* _Records supplied_

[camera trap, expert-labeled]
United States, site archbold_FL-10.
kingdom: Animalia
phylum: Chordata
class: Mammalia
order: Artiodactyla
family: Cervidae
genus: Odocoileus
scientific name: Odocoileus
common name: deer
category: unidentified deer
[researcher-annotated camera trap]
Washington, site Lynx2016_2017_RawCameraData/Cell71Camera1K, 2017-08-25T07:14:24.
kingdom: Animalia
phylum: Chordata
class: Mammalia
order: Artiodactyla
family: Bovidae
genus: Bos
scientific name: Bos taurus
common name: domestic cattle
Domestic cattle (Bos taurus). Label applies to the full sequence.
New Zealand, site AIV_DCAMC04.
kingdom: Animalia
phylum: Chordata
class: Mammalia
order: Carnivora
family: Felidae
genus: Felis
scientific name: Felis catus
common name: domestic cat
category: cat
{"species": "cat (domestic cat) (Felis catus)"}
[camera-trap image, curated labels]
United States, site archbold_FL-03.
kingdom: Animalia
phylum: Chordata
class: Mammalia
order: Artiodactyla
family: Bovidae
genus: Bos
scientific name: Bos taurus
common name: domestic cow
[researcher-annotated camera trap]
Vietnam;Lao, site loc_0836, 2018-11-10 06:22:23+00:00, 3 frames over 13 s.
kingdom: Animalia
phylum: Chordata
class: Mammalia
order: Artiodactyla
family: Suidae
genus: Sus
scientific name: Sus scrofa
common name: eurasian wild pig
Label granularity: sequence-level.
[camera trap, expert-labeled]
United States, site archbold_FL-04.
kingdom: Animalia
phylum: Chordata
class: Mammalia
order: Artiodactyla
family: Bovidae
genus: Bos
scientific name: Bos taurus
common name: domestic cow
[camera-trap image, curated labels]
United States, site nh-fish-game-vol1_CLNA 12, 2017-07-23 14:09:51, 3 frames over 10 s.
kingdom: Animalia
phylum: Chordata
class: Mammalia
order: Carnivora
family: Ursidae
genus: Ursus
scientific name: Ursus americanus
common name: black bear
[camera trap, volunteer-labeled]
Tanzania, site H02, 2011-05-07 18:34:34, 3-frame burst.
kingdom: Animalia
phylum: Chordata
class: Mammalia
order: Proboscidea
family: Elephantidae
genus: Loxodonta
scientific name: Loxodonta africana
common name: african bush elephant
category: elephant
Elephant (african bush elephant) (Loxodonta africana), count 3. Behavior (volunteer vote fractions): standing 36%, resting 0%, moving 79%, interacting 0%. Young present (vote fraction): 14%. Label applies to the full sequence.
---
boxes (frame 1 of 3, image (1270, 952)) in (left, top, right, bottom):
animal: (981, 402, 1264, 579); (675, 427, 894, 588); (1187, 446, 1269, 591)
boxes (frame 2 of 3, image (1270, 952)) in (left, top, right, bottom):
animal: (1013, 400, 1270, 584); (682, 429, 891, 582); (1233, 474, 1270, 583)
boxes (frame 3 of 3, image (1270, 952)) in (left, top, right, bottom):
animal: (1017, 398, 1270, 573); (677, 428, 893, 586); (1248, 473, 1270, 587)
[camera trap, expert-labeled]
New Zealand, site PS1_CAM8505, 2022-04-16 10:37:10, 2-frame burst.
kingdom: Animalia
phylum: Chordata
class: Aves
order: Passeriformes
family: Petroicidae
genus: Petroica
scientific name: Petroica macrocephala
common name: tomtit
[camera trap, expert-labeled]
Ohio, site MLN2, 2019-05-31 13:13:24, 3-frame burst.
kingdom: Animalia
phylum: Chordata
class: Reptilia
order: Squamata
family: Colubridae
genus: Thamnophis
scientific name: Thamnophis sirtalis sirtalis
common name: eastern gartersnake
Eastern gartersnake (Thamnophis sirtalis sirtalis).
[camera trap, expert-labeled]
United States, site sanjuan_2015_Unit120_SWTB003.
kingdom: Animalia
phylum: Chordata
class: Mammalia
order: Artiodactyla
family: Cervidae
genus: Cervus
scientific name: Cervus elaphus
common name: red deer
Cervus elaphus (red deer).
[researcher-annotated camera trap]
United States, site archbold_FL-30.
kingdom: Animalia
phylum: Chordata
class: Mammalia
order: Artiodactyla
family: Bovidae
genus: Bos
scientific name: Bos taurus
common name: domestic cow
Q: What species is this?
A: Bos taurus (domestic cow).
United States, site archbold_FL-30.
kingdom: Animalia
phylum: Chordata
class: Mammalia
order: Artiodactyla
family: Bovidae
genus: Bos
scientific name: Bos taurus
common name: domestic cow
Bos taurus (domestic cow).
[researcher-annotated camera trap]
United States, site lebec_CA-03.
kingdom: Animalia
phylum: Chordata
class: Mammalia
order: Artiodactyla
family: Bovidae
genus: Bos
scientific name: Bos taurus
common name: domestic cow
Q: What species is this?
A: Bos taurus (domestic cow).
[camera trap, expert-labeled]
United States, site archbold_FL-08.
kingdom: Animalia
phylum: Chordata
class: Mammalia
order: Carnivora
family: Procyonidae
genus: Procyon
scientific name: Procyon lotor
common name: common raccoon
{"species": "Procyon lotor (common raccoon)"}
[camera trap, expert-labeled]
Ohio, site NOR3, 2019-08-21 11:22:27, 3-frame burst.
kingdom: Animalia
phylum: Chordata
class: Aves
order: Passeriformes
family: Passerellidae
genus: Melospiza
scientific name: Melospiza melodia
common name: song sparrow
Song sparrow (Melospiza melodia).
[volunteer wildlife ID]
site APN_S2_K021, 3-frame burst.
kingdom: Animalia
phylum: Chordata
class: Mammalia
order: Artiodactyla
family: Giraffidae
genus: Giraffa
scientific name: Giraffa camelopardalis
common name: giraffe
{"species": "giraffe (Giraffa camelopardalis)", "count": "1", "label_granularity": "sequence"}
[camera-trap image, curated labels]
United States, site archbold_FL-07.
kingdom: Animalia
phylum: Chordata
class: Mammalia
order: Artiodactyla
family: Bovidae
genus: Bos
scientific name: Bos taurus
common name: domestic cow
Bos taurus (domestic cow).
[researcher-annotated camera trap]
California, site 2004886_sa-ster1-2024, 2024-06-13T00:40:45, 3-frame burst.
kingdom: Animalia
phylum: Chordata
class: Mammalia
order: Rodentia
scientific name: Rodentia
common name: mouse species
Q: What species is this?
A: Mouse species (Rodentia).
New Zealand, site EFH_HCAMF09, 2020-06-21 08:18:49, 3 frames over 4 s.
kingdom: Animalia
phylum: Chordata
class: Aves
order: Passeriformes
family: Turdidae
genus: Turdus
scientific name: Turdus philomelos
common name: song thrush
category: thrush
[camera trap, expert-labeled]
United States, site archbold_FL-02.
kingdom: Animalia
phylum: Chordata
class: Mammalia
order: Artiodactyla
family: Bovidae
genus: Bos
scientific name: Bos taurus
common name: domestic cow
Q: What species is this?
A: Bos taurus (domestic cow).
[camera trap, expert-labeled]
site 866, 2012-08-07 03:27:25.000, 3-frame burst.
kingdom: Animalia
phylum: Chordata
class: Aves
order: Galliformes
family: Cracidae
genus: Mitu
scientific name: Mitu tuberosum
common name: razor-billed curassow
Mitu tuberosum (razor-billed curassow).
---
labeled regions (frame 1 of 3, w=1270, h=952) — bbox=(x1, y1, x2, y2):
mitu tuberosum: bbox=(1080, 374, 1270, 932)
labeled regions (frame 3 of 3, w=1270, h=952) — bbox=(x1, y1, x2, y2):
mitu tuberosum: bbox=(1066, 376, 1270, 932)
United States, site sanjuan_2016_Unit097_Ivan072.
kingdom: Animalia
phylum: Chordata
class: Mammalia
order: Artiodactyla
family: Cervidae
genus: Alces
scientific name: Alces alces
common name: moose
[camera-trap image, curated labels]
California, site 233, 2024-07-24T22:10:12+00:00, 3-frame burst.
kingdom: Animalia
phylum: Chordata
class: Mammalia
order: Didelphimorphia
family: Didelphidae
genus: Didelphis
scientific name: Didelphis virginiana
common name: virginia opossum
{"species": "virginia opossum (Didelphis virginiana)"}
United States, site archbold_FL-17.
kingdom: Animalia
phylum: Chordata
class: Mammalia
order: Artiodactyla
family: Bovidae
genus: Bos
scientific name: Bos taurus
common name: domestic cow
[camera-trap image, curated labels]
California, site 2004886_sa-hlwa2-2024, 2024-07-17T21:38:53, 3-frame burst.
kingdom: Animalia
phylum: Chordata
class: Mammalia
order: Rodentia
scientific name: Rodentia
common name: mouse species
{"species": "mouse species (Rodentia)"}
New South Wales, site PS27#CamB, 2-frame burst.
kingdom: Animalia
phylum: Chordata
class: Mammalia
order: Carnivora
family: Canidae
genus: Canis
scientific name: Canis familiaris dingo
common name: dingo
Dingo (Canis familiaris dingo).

* _Task brief_
Give back exactly the lines above starting at the line where "genus: Odocoileus" appears and ending at the line where "category: cat" appears, both included, with no other lines.

* _Expected output_
genus: Odocoileus
scientific name: Odocoileus
common name: deer
category: unidentified deer
[researcher-annotated camera trap]
Washington, site Lynx2016_2017_RawCameraData/Cell71Camera1K, 2017-08-25T07:14:24.
kingdom: Animalia
phylum: Chordata
class: Mammalia
order: Artiodactyla
family: Bovidae
genus: Bos
scientific name: Bos taurus
common name: domestic cattle
Domestic cattle (Bos taurus). Label applies to the full sequence.
New Zealand, site AIV_DCAMC04.
kingdom: Animalia
phylum: Chordata
class: Mammalia
order: Carnivora
family: Felidae
genus: Felis
scientific name: Felis catus
common name: domestic cat
category: cat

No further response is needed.